◆ Aufgabe ◆
Gib den Auszug über Ingeborg Schödls Kritik an der Kennzeichnung im ORF vollständig und wortgetreu wieder.

◆ Auszug ◆
══════
Eine scharfe Kritikerin ist Ingeborg Schödl, Vorsitzende des Programmausschusses der Hörer- und Sehervertretung (HSV) des ORF. Schödl, seit 22 Jahren Mitglied der HSV, wird Mitte März aus der HSV ausscheiden. Jahrelang hat sie sich für ein kinder- und jugendfreundliches Programm im ORF eingesetzt (unter anderem als Initiatorin der - mittlerweile eingestellten - Kindernachrichtensendung Mini-ZIB), ihren Widerstand gegen die Art der Kennzeichnung sieht sie als eine Art Vermächtnis ihres Engagements an.

Hauptpunkt der Kritik an der X- und O-Kennzeichnung sind für Schödl die intransparenten Kriterien: Der ORF mache sich seine Auswahlregeln, so Schödl, weitgehend selbst. Außerdem sei nicht einzusehen, warum der ORF, wenn er schon kennzeichne (der Wert der Kennzeichnung an sich ist unter Medienexperten umstritten), dies erst um zehn Uhr nachts tue. Der ORF-Behauptung, vor 22 Uhr gebe es nur "gewaltfreies" Programm, widerspricht Schödl vehement: Ein Musterbeispiel sei die beliebte und vom ORF auch für Kinder vermarktete TV-Serie "Kommissar Rex". Schödl: ",Kommissar Rex' strotzt vor Gewalt! Da wird einer mit Benzin übergossen, mit einem Eispickel erschlagen - und das alles soll kinderfreundliche Unterhaltung sein?!" Schödl ist nicht dafür, Kinder von Gewalt abzuschotten, Kinder seien behutsam an die Welt heranzuführen, aber: "Gewalt als Mittel der Unterhaltung lehne ich ab!"
══════
◆ Bereitgestellte Angaben ◆
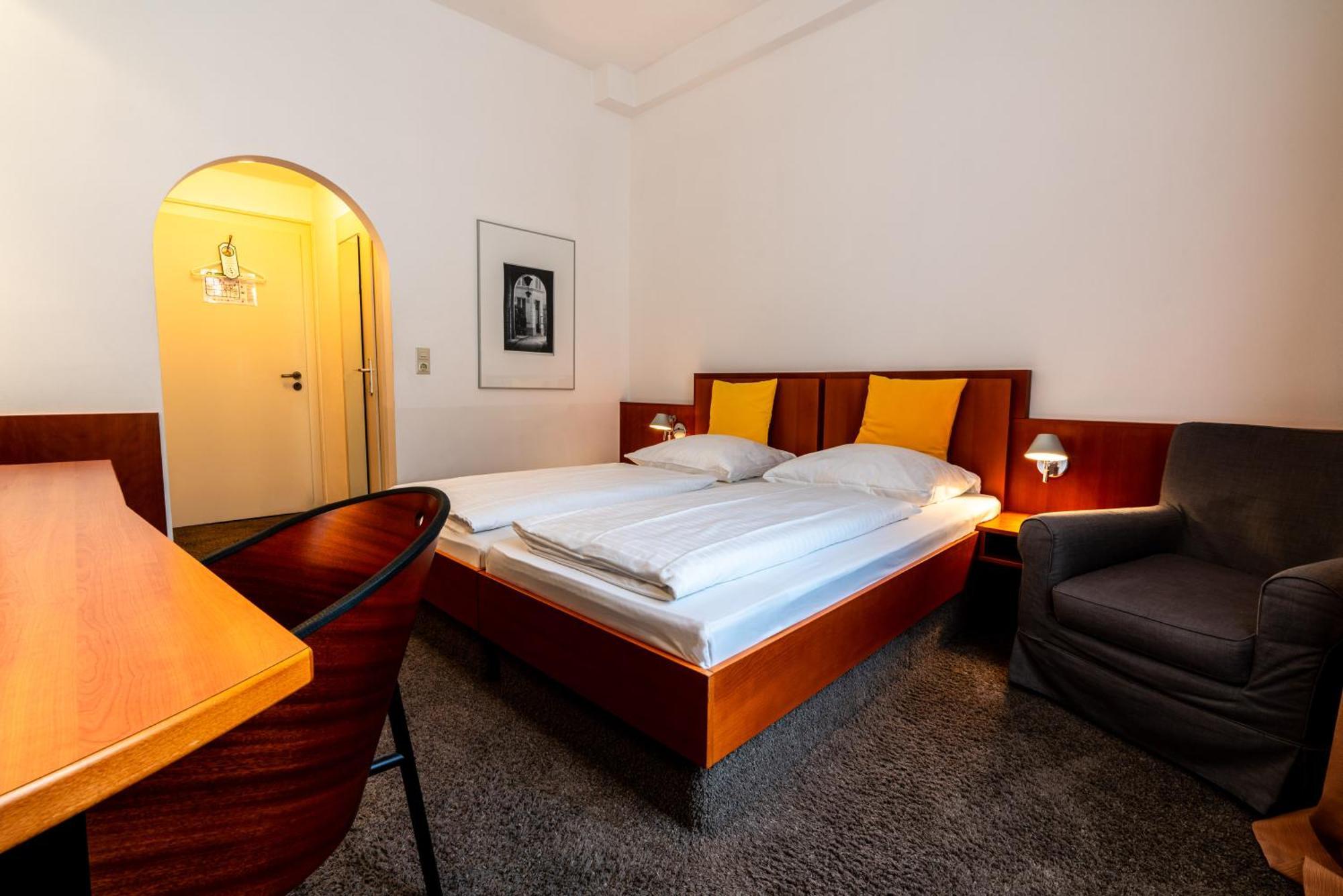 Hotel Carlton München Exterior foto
══════
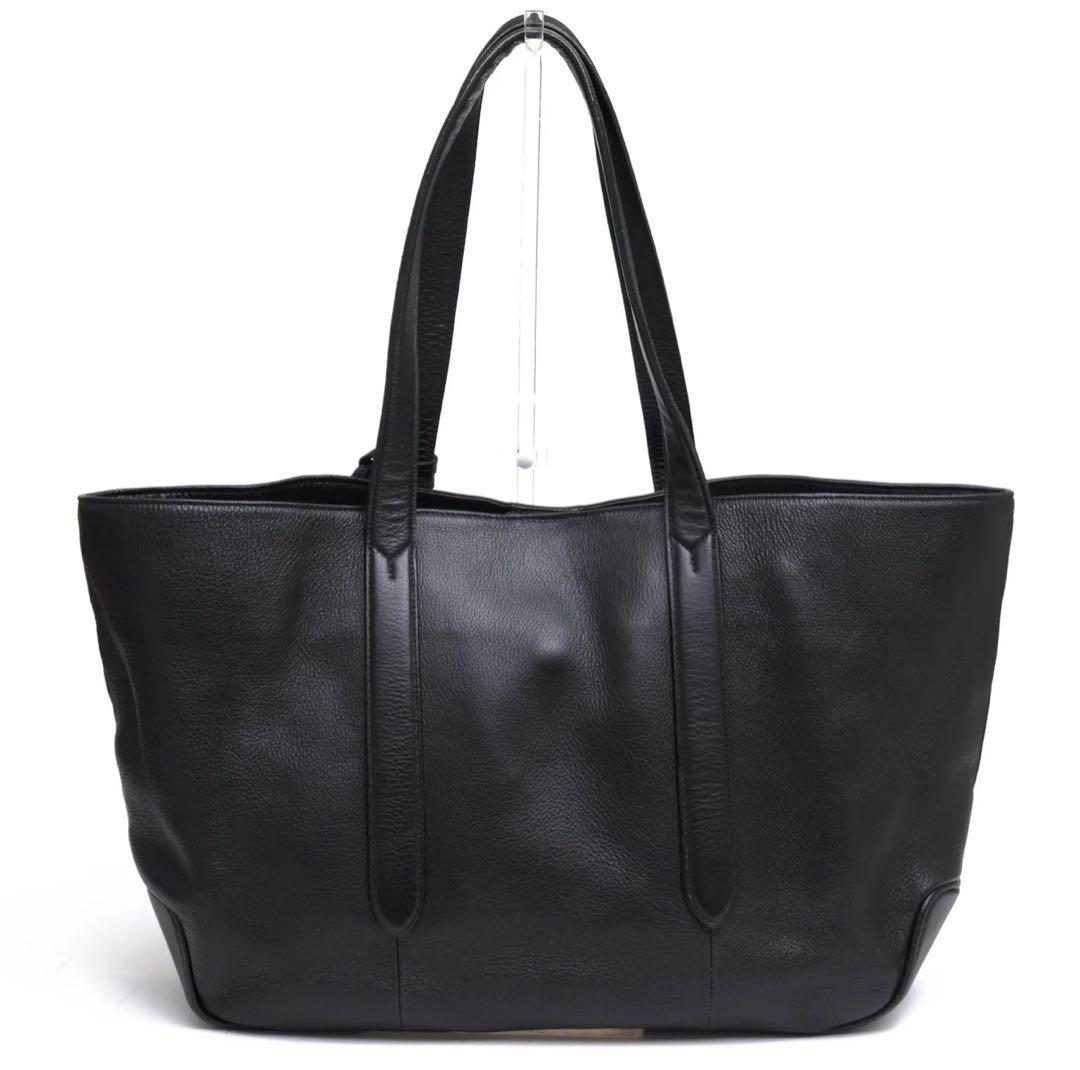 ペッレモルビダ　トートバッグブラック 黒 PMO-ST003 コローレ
══════
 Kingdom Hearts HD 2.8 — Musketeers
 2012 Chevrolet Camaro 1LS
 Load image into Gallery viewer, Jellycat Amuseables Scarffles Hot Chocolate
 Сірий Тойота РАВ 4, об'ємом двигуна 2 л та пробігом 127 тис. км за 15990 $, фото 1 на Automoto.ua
══════
◆ Fertige Übung ◆
Eine scharfe Kritikerin ist Ingeborg Schödl, Vorsitzende des Programmausschusses der Hörer- und Sehervertretung (HSV) des ORF. Schödl, seit 22 Jahren Mitglied der HSV, wird Mitte März aus der HSV ausscheiden. Jahrelang hat sie sich für ein kinder- und jugendfreundliches Programm im ORF eingesetzt (unter anderem als Initiatorin der - mittlerweile eingestellten - Kindernachrichtensendung Mini-ZIB), ihren Widerstand gegen die Art der Kennzeichnung sieht sie als eine Art Vermächtnis ihres Engagements an.

Hauptpunkt der Kritik an der X- und O-Kennzeichnung sind für Schödl die intransparenten Kriterien: Der ORF mache sich seine Auswahlregeln, so Schödl, weitgehend selbst. Außerdem sei nicht einzusehen, warum der ORF, wenn er schon kennzeichne (der Wert der Kennzeichnung an sich ist unter Medienexperten umstritten), dies erst um zehn Uhr nachts tue. Der ORF-Behauptung, vor 22 Uhr gebe es nur "gewaltfreies" Programm, widerspricht Schödl vehement: Ein Musterbeispiel sei die beliebte und vom ORF auch für Kinder vermarktete TV-Serie "Kommissar Rex". Schödl: ",Kommissar Rex' strotzt vor Gewalt! Da wird einer mit Benzin übergossen, mit einem Eispickel erschlagen - und das alles soll kinderfreundliche Unterhaltung sein?!" Schödl ist nicht dafür, Kinder von Gewalt abzuschotten, Kinder seien behutsam an die Welt heranzuführen, aber: "Gewalt als Mittel der Unterhaltung lehne ich ab!"